Rounded intersection between cylindrical tunnels
1 - Start with a normal patch plane with 5 control points (rows) on its length direction. Move the vertex rows in order to create the curve (1/4 of a circle), notice how the middle row of control points is in the same line as the green control points on both of its sides (it means they are tangent).
2 - Copy and rotate that quarter cylinder surface 3 times to form a complete one. Remember to press CTRL+G, with the object you are working with selected, everytime you make an operation such as rotating or mirroring, to keep the patches' points always perfectly bound to the grid. Copy that cylinder, resize it to 32 units long (in the example), place it right next to the border of the original one. Select all vertexes on the outer edge (right edge on the picture) and scale the whole selection by 50% on the Y and Z.
3 - Select the 4 "corner" points and position them in order to create a square shape. Again, this is only possible by first constraining all points to the grid.
4 - Copy and rotate the group in order to create the other tunnel sections. You will have to constrain them to the grid after rotating and/or mirroring.
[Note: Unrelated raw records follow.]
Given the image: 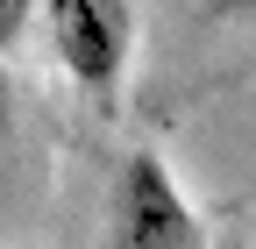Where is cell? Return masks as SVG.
<instances>
[{
	"mask_svg": "<svg viewBox=\"0 0 256 249\" xmlns=\"http://www.w3.org/2000/svg\"><path fill=\"white\" fill-rule=\"evenodd\" d=\"M43 28L64 78L100 107H114L136 64V8L128 0H43Z\"/></svg>",
	"mask_w": 256,
	"mask_h": 249,
	"instance_id": "obj_1",
	"label": "cell"
},
{
	"mask_svg": "<svg viewBox=\"0 0 256 249\" xmlns=\"http://www.w3.org/2000/svg\"><path fill=\"white\" fill-rule=\"evenodd\" d=\"M107 249H206V228L192 214L185 185L150 157L128 150L114 171V200H107Z\"/></svg>",
	"mask_w": 256,
	"mask_h": 249,
	"instance_id": "obj_2",
	"label": "cell"
},
{
	"mask_svg": "<svg viewBox=\"0 0 256 249\" xmlns=\"http://www.w3.org/2000/svg\"><path fill=\"white\" fill-rule=\"evenodd\" d=\"M28 14H36V0H0V50H8V43H22Z\"/></svg>",
	"mask_w": 256,
	"mask_h": 249,
	"instance_id": "obj_3",
	"label": "cell"
},
{
	"mask_svg": "<svg viewBox=\"0 0 256 249\" xmlns=\"http://www.w3.org/2000/svg\"><path fill=\"white\" fill-rule=\"evenodd\" d=\"M200 8H206L214 22H242V14H256V0H200Z\"/></svg>",
	"mask_w": 256,
	"mask_h": 249,
	"instance_id": "obj_4",
	"label": "cell"
},
{
	"mask_svg": "<svg viewBox=\"0 0 256 249\" xmlns=\"http://www.w3.org/2000/svg\"><path fill=\"white\" fill-rule=\"evenodd\" d=\"M8 128H14V78L0 72V142H8Z\"/></svg>",
	"mask_w": 256,
	"mask_h": 249,
	"instance_id": "obj_5",
	"label": "cell"
}]
</instances>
Place the tunnels so that each pair have their corner points sharing the same position in (grid) space.
5 - This is the tricky part - you will notice that the tunnels are perfectly aligned with each others' borders, but, as you can see on the picture above, the borders are squares and the corners are therefore not rounded at all. We have to select those same corner points (circled in red) and place them as part of the curve flows going on around them - it worked alright just to move each pair of corner points 5 units in the X and Y, towards the center (but you might want to refine their positioning until you feel the curves are smooth enough). You can see the difference in the perspective windows between after doing this and the picture above with the square borders. Select it all and press SHIFT+D to bring up the tessellation menu, where you can choose a value and force all surfaces to have the same level of detail.